EXCERPTED PASSAGE –
UNITED STATES OF AMERICA
v.
CHARLES EVERITT KING, DEFENDANT



The opinion of the court was delivered by: James Knoll Gardner, United States District Judge

OPINION

This matter is before the court on Defendant Charles Everitt King's Motion for Judgment of Acquittal Pursuant to Rule 29 of the Federal Rules of Criminal Procedure and Defendant Charles Everitt King's Motion for New Trial Pursuant to Rule 33 of the Federal Rules of Criminal Procedure, which motions were both filed on September 15, 2009.*fn1 For the following reasons, I deny both defendant's motion for judgment of acquittal and defendant's motion for a new trial.

PROCEDURAL HISTORY

On March 31, 2009 defendant Charles Everitt King was charged in a two-count Indictment. Specifically, defendant was charged with armed bank robbery in violation of 18 U.S.C. § 2113(d) (Count One) and using and carrying a firearm during and in relation to a crime of violence in violation of 18 U.S.C. § 924(c)(1)(A) (Count Two).

The charges arise from a bank robbery which occurred on July 26, 2009 at the Manufacturer's and Traders Trust Company ("M&T Bank") located at 2421 Old Philadelphia Pike, Smoketown, Lancaster County, Pennsylvania.

A jury trial was held before me on September 1-4 and 8, 2009. On September 8, 2009 the jury returned a verdict of guilty on both counts of the Indictment. On September 15, 2009 defendant filed his motions seeking judgment of acquittal pursuant to Rule 29(c) of the Federal Rules of Criminal Procedure and a new trial pursuant to Rule 33(a) of the Federal Rules of Criminal Procedure.

CONTENTIONS OF THE PARTIES

Defendant's Contentions

Defendant contends that, based upon the evidence presented by the government, no rational trier of fact could have found him guilty beyond a reasonable doubt of the crimes charged in the Indictment. In support of each of his motions, defendant asserts eight reasons why the evidence was either insufficient to sustain his conviction by the jury or the verdict is against the weight of the evidence.

Specifically, defendant argues that:

(1) there was no proof that defendant owned a gun or that a gun was found in his possession;

(2) none of the clothing used by the bank robber was found in defendant's possession;

(3) the testimony of Dee Baker established an uncontroverted alibi for defendant;

(4) no eyewitness identified defendant as the bank robber or as being in the bank;

(5) the majority of the money taken from the bank was never found in defendant's possession;

(6) there was insufficient evidence to prove that a dye pack was present in defendant's car;

(7) defendant's work history, sales and accounts receivable refuted the government's contention that defendant's motive for the bank robbery was that he was destitute; and

(8) there was no forensic evidence which proved that defendant was in the bank.

Finally, defendant avers that in analyzing all of the evidence presented at trial, no rational trier of fact could have found beyond a reasonable doubt the essential element of defendant's presence at the time of the robbery.

Government's Contentions

The government contends that the weight of evidence presented against defendant King is overwhelming and sufficient to support the jury's verdict. The government acknowledges that there were no eyewitnesses who placed defendant inside the bank and that no clothing or gun was ever recovered and linked to defendant. However, the government asserts that there is substantial circumstantial evidence linking defendant to this crime.

Specifically, the government contends that, among other evidence, the following circumstantial evidence supports defendant's conviction.

REQUIRED TASKS –
1/ In the court opinion on the King motions, at what address was the robbed M&T Bank located?
2/ Continue the court opinion on King's motions for acquittal and a new trial, starting after its final sentence.

STORED DATA –
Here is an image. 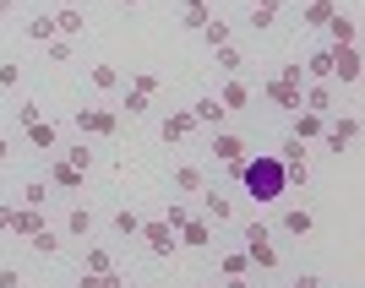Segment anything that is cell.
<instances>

FINAL ANSWERS –
1/ 2421 Old Philadelphia Pike, Smoketown, Lancaster County, Pennsylvania.

2/
(1) defendant admitted that he was trained and had worked as a barber, thereby making it plausible that defendant was familiar with methods of altering his appearance;

(2) defendant's brother and sister-in-law testified about defendant's radical change in appearance shortly after the robbery, behavior consistent with consciousness of guilt on defendant's part, and evidence of his efforts to avoid apprehension;

(3) testimony of the laboratory expert from the Federal Bureau of Investigation that stains found inside defendant's car contained chemical components consistent with the dye packs given by the bank teller to the robber together with the money;

(4) based upon defendant's assertions that he had lost his contracting business, had income of only $215.00 per month, was unable to pay his bills, and had filed for disability benefits, his testimony established that he was running out of money;

(5) defendant was evicted from his prior residence and had been living in a camper parked either on a residential street near properties his brother owned or in a number of different campgrounds;

(6) defendant could not identify anyone for whom he had worked in the three months preceding his arrest, or from whom he had received a payment of any money;

(7) the alibi testimony of Dee Baker was not credible because her testimony was inconsistent with previous statements she gave to law enforcement officers;

(8) because of the numerous inconsistent statements defendant made about his life and activities, his testimony was not credible; and

(9) the multiple money orders defendant purchased and the corresponding deposits into his personal bank accounts of those money orders was consistent with defendant obtaining a large sum of money in the robbery.

In addition, concerning defendant's Rule 29 motion for judgment of acquittal, the government contends that the evidence taken in the light most favorable to the government is sufficient to support the jury verdict. Finally, concerning defendant's Rule 33 motion for new trial, the government asserts that a reweighing of the evidence presented will support the jury verdict as well.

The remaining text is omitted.